Posted by on August 6, 2013

7/18/13

My parents are putting down their first cat tomorrow. She’s 19 years old, has withered hips, arthritic back feet so bad she has to walk flat-footed rather than on her toes, and the worst disposition of any cat I’ve ever seen. No one but Mom has ever been able to pet her any where but squarely down the spine. And then only for just so long before she turns, hisses, swats and nips at you to let you know that’s enough. Frankly, she’s a bitch and always has been. To everyone but Mom, that is.

We got her when Dad was deployed to Haiti during what the troops ironically referred to as the “Haitian Vacation.” We made sure not to tell him about the addition to our household of the runt of the litter of barn cats at the local stable where my sister went to take horse riding lessons. He came home to find a bundle of black and white fur slinking its way down the hallway to which he bellowed “There’s a cat in here!” It was as funny as we hoped it would be.

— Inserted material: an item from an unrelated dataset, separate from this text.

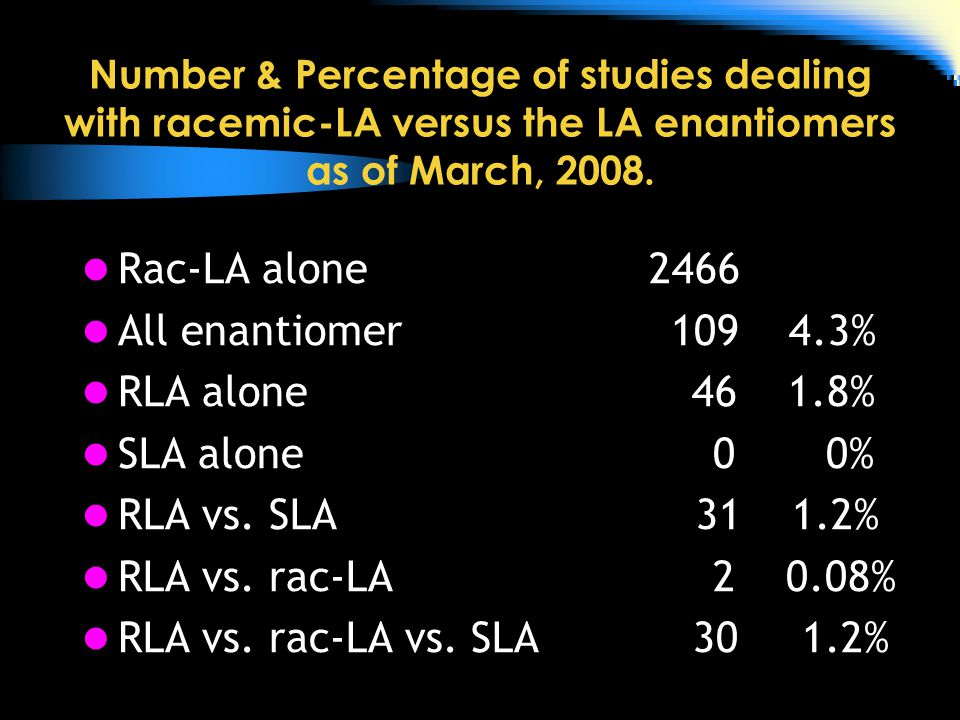 Number & Percentage of studies dealing with racemic-LA versus the LA enantiomers as of March, 2008.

But it wasn’t long before she started to overeat and misbehave by incessantly relieving herself a solid 50% of the time everywhere but the litter box. And it was this, after 19 years of tolerance, that finally drove my father over the edge. My mother, what one might call “blessed” in this instance with no sense of smell, forestalled the inevitable by dealing with as many of those messes as possible, while my father, what one might call “cursed” in this particular instance with a superb sense of smell, provided quality control to the cleanup efforts as well as backup cleanup services, called in only when necessity and my mother’s absence required. My mother even went so far as to make pads from scraps of cloth and batting that were kept in the master bathroom for the cat to relieve herself on, hypothesizing that the cat couldn’t handle either the height of the ledge of the litter box or the feel of the grit of the cat litter on her arthritic back feet. These pads were laundered regularly. But it was the four straight nights of awakening to the fighting, hissing, crapping and pissing of the older girl cat with the younger boy cat directly under the headboard of their bed that forced my father to make a stand. That’s certainly no way to live, and, were I in his shoes, combining that with all the other deteriorating health factors, I don’t know that I would be able to choose any different.

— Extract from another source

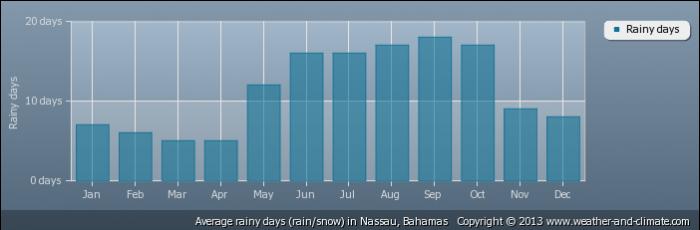 BAHAMAS average-raindays-bahamas-nassau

It just makes me sad. I know she’s had a good, long, well-tolerated life. Certainly much longer than it would have been if left to her own devices in that barn where they found her. And it’s not like I had any special bond with the cat. She never sat on my lap. She barely tolerated my petting her. We never shared a moment, just the two of us, that I can think back and remember fondly. She was always my sister’s cat, and after that, my mother’s. And I was always fine with that. So why in God’s name am I sad about her being put down?

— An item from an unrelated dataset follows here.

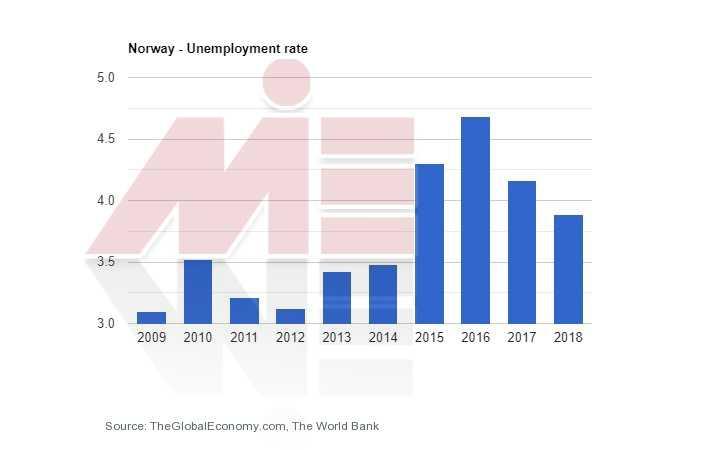 نرخ بیکاری نروژ اقامت نروژ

All I can think is that it’s because we were in each other’s lives for so long. On the periphery to be sure, but still always there. Every time I went home she was the cranky old kook in the house who I’d be warned had developed a new idiosyncrasy while I’d been gone. She was the one who’d amuse me with her constant and insistent catterwallings at each and every meal time, hauling her half-crippled body painfully up and down the stairs, as I watched the carryings-on from a safe and removed distance. She was the one who’d scare the absolute crap out of me each and every time I closed the door to the guest bathroom where, unbeknownst to me, she’d be taking her ease and repose under the platform constructed for the washer and dryer. As soon as she realized she wasn’t alone, she’d disdainfully slink out from her lounging place and make a slow, halting break for the door. Upon finding it shut, she’d let loose with her patented, ear-splitting yowl that you had no choice but to pay attention to. Lord, but that cat had a set of lungs on her. You haven’t lived until you’ve waddled to the door with either your pants around your ankles or dripping wet from the shower, hopelessly trying to wipe the soap out of your eyes in a desperate effort to both find the door to obey the little darling’s command AND, whatever you do, avoid stepping on her and incurring her full wrath rather than just her haughty displeasure. Seriously, why am I sad again?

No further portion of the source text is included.